» **PROBLEM STATEMENT**:
Skip every image and restate the data word for word.

•••••

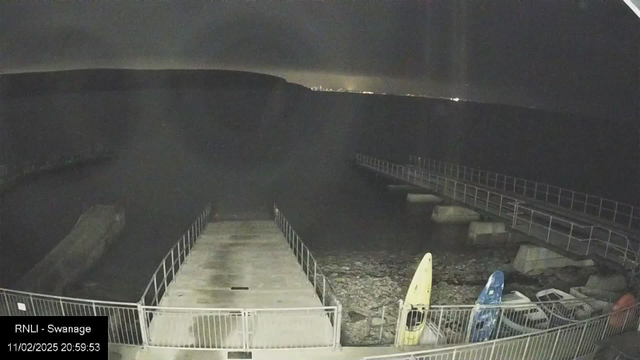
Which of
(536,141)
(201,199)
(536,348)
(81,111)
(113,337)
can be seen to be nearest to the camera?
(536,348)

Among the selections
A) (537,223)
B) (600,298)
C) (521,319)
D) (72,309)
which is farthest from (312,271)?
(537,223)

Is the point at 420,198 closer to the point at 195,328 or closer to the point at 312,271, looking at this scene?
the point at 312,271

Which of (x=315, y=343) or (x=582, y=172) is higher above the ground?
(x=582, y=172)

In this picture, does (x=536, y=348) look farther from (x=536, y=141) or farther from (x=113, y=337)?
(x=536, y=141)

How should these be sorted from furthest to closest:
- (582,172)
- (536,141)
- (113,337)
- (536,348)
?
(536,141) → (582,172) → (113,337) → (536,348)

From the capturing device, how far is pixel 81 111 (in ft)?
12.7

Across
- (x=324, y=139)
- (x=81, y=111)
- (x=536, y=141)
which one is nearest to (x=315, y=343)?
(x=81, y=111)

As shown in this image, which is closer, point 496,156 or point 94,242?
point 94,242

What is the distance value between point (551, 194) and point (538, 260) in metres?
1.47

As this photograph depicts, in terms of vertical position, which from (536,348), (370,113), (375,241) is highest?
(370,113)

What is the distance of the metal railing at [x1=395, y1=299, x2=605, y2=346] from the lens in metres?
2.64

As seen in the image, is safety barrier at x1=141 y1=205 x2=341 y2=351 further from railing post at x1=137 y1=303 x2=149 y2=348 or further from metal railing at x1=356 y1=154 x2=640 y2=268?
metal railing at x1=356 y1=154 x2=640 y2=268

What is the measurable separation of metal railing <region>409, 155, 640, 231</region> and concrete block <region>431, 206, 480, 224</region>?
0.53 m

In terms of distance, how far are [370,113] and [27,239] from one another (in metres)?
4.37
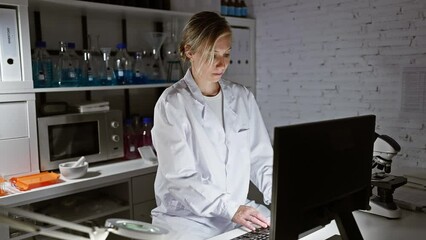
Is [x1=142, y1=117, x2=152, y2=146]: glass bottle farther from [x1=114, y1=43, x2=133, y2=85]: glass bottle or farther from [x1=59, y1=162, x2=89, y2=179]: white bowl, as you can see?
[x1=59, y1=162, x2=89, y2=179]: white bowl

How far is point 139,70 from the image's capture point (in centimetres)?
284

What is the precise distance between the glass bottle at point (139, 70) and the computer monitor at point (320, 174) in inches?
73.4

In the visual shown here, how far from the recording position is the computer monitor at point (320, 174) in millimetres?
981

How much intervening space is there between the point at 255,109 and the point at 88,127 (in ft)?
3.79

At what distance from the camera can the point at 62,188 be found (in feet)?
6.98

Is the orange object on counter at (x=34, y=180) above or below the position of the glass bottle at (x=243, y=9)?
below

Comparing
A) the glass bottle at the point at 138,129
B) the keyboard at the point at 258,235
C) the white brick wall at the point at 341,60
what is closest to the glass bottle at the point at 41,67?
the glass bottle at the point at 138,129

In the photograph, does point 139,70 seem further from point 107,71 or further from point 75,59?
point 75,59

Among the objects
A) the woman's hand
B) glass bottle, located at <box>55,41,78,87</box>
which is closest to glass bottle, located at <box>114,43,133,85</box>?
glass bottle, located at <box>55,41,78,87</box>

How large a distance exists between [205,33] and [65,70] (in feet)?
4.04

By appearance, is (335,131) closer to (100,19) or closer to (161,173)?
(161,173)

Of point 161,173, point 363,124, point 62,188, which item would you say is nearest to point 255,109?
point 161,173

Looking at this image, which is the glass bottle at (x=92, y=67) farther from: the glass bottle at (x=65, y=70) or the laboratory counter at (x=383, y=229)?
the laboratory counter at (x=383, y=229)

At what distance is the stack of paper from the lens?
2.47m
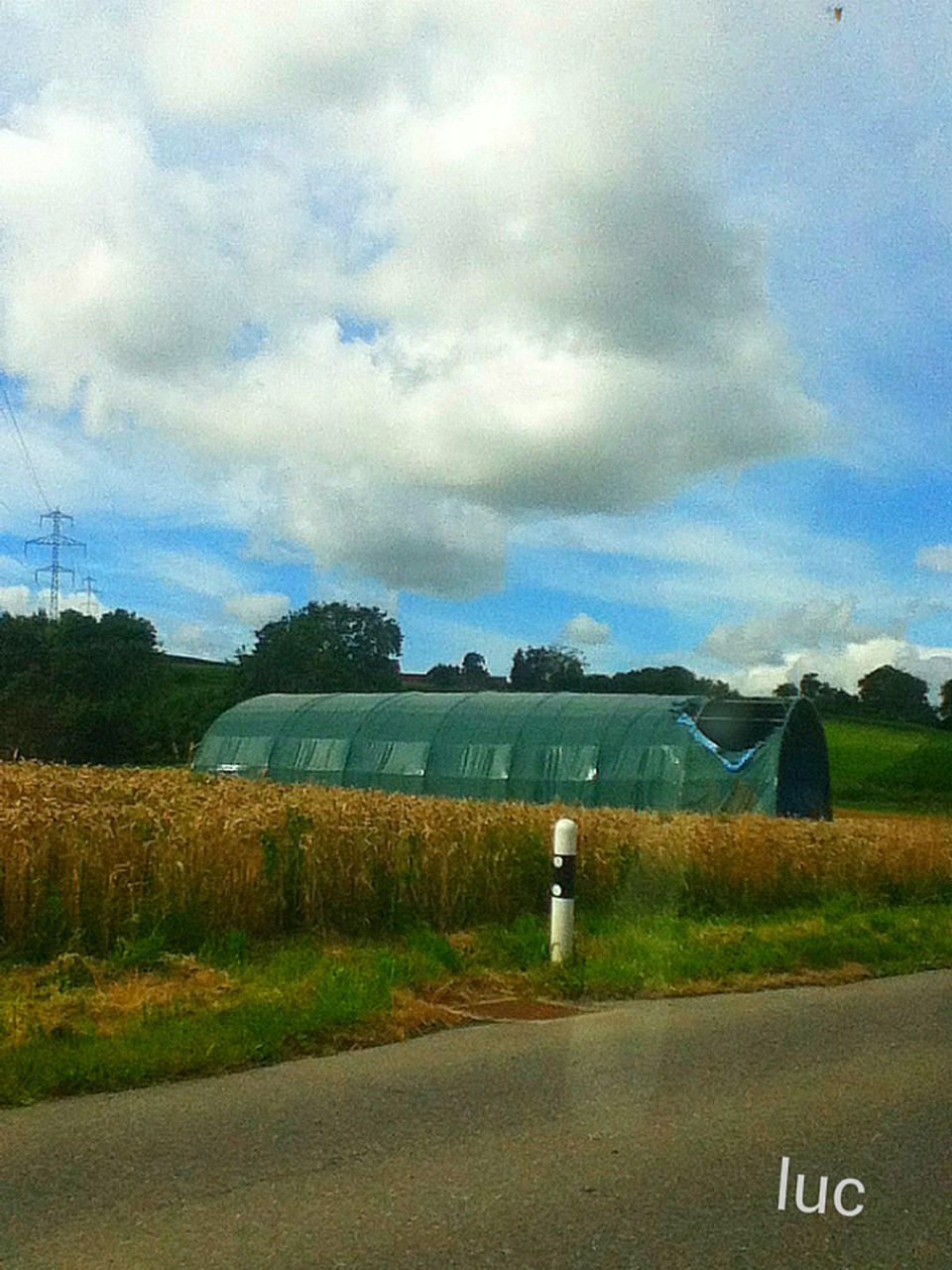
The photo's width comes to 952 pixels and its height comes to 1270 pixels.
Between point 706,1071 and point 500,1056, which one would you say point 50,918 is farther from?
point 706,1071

•••••

» **WRITTEN ANSWER**:
Which of
(536,141)
(201,199)
(536,348)
(81,111)
(113,337)
can be seen to be nearest to the camera?
(536,348)

Among the selections
A) (537,223)
B) (600,298)
C) (521,319)
D) (72,309)
which is farthest from (312,271)?
(537,223)

Is the point at 420,198 closer to the point at 195,328 or closer to the point at 312,271, looking at this scene?
the point at 312,271

Which of (x=315, y=343) or (x=582, y=172) is higher above the ground?
(x=582, y=172)

In this picture, does (x=536, y=348) look farther from (x=536, y=141) or farther from (x=113, y=337)?
(x=536, y=141)

How should these be sorted from furthest to closest:
- (582,172)
- (536,141)
- (113,337)
- (536,348)
?
(536,141) → (582,172) → (113,337) → (536,348)

From the capturing device, how far is pixel 81 111 (in ft)?
12.7

Across
- (x=324, y=139)
- (x=81, y=111)
- (x=536, y=141)
which one is nearest to (x=315, y=343)?
(x=81, y=111)

As shown in this image, which is closer, point 496,156 or point 94,242?
point 94,242

What is the distance value between point (551, 194) and point (538, 260) in metres?
1.47

As this photograph depicts, in terms of vertical position, which from (536,348), (370,113), (375,241) is highest?
(370,113)

What is the distance of the metal railing at [x1=395, y1=299, x2=605, y2=346] from the lens in metres?
2.64

As seen in the image, is safety barrier at x1=141 y1=205 x2=341 y2=351 further from railing post at x1=137 y1=303 x2=149 y2=348 or further from metal railing at x1=356 y1=154 x2=640 y2=268?
metal railing at x1=356 y1=154 x2=640 y2=268

What is the measurable separation of metal railing <region>409, 155, 640, 231</region> and concrete block <region>431, 206, 480, 224</region>?
0.53 m

In terms of distance, how far are [370,113] and [27,239] from one another (in metres)?
4.37
Is [x1=142, y1=117, x2=152, y2=146]: glass bottle farther from [x1=114, y1=43, x2=133, y2=85]: glass bottle or farther from [x1=59, y1=162, x2=89, y2=179]: white bowl, as you can see?
[x1=59, y1=162, x2=89, y2=179]: white bowl

How far is point 139,70 from the image's capture point (in centimetres)?
284

What is the precise distance between the glass bottle at point (139, 70) and the computer monitor at point (320, 174) in inches?
73.4

In the visual shown here, how far from the recording position is the computer monitor at point (320, 174) in millimetres?
981

How much intervening space is there between the point at 255,109 and the point at 88,127 (in ft)?
3.79

At what distance from the camera can the point at 62,188 be found (in feet)?
6.98

Is the orange object on counter at (x=34, y=180) above or below the position of the glass bottle at (x=243, y=9)?
below

Comparing
A) the glass bottle at the point at 138,129
B) the keyboard at the point at 258,235
C) the white brick wall at the point at 341,60
what is closest to the glass bottle at the point at 41,67?
the glass bottle at the point at 138,129

In the photograph, does point 139,70 seem further from point 107,71 or further from point 75,59?
point 75,59

Among the objects
A) the woman's hand
B) glass bottle, located at <box>55,41,78,87</box>
which is closest to glass bottle, located at <box>114,43,133,85</box>?
glass bottle, located at <box>55,41,78,87</box>

How large a distance exists between [205,33] and [65,70] (in feet)?
4.04

By appearance, is (335,131) closer to (100,19) or closer to (161,173)?
(161,173)

Of point 161,173, point 363,124, point 62,188, which item would you say is nearest to point 255,109?
point 161,173

Looking at this image, which is the glass bottle at (x=92, y=67) farther from: the glass bottle at (x=65, y=70) or the laboratory counter at (x=383, y=229)?
the laboratory counter at (x=383, y=229)

At what distance is the stack of paper from the lens?
2.47m
The photo's width comes to 952 pixels and its height comes to 1270 pixels.
Between point 706,1071 and point 500,1056, which one would you say point 50,918 is farther from?
point 706,1071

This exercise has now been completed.